Influencer, die negativ auffallen, gehören fast zur täglichen Nachrichtenlage. Medien stürzen sich auch gerne auf solche Meldungen, weil sie wissen wie polarisierend dieses Thema wirken kann. Bildet dieser Eindruck die Realität ab oder liegt das Problem vielleicht ganz woanders? Und brauchen Influencer vielleicht professionelle Standards? Wir haben mal nachgeschaut.
Influencer – Ja, aber…
Im März machte sich Gianluca Casaccia, Hotel-Manager des malerischen White Banana Beach Club auf der philippinischen Insel Siargao, via Facebook Luft: „Wir haben kein Interesse an Kollaborationen mit selbst-ernannten Influencern. Sucht euch eine richtige Arbeit.“ In einem Interview erklärte er, dass sie hunderte dieser Anfragen bekommen haben und viele dieser Personen nicht einmal 2000 Follower an den Tisch bringen.
Seine Ansage selbst war gar nicht so pauschal, sondern definierte bereits das eigentlich Problem. Das ging leider etwas unter, weil der Netz-Mob gleich zum großen Influencer-Bashing blies. Casaccia sah sich veranlasst, seine Kritik zu relativieren und echte Influencer in Schutz zu nehmen. Aber, wie wir an Kommentaren und Shares sahen, interessierte sich der besagte Mob 24 Stunden später nicht mehr für so viel Trennschärfe.
Schnorren nach Schema-F?
Konflikte der Konstellation „Hotel vs. Influencer“ sind nicht neu. 2018 machte sich YouTuberin Ellen Darby lächerlich, als sie zum Valentinstag eine Hotelübernachtung erschnorren wollte. Der Hotelier machte den Fall publik und das Netz hatte seinen Aufreger.

# Vorhandene Daten

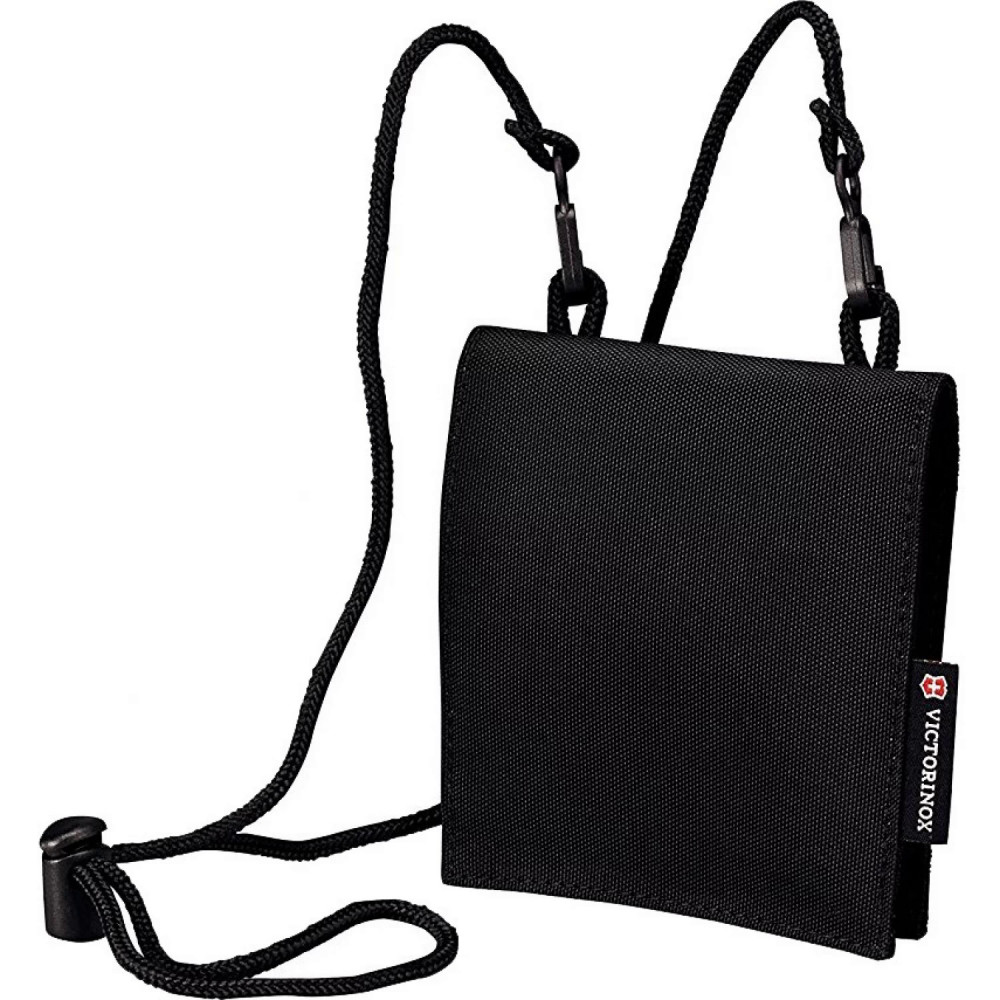 Кошелёк на шею VICTORINOX Convertible Travel Wallet 31372001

# Aufgabe 1
Übersetze diesen Satz aus dem Lesetext ins Englische: „Der Hotelier machte den Fall publik und das Netz hatte seinen Aufreger.“
# Aufgabe 2
Auf welcher Insel liegt laut Lesetext der White Banana Beach Club?
# Aufgabe 3
Tippe aus dem Lesetext den Abschnitt zwischen „Seine Ansage selbst“ und „Schnorren nach Schema-F?“ ab, beide Stellen eingeschlossen.

# Lösung 1
The hotelier made the case public, and the internet had its outrage.

# Lösung 2
Auf der philippinischen Insel Siargao.

# Lösung 3
Seine Ansage selbst war gar nicht so pauschal, sondern definierte bereits das eigentlich Problem. Das ging leider etwas unter, weil der Netz-Mob gleich zum großen Influencer-Bashing blies. Casaccia sah sich veranlasst, seine Kritik zu relativieren und echte Influencer in Schutz zu nehmen. Aber, wie wir an Kommentaren und Shares sahen, interessierte sich der besagte Mob 24 Stunden später nicht mehr für so viel Trennschärfe.
Schnorren nach Schema-F?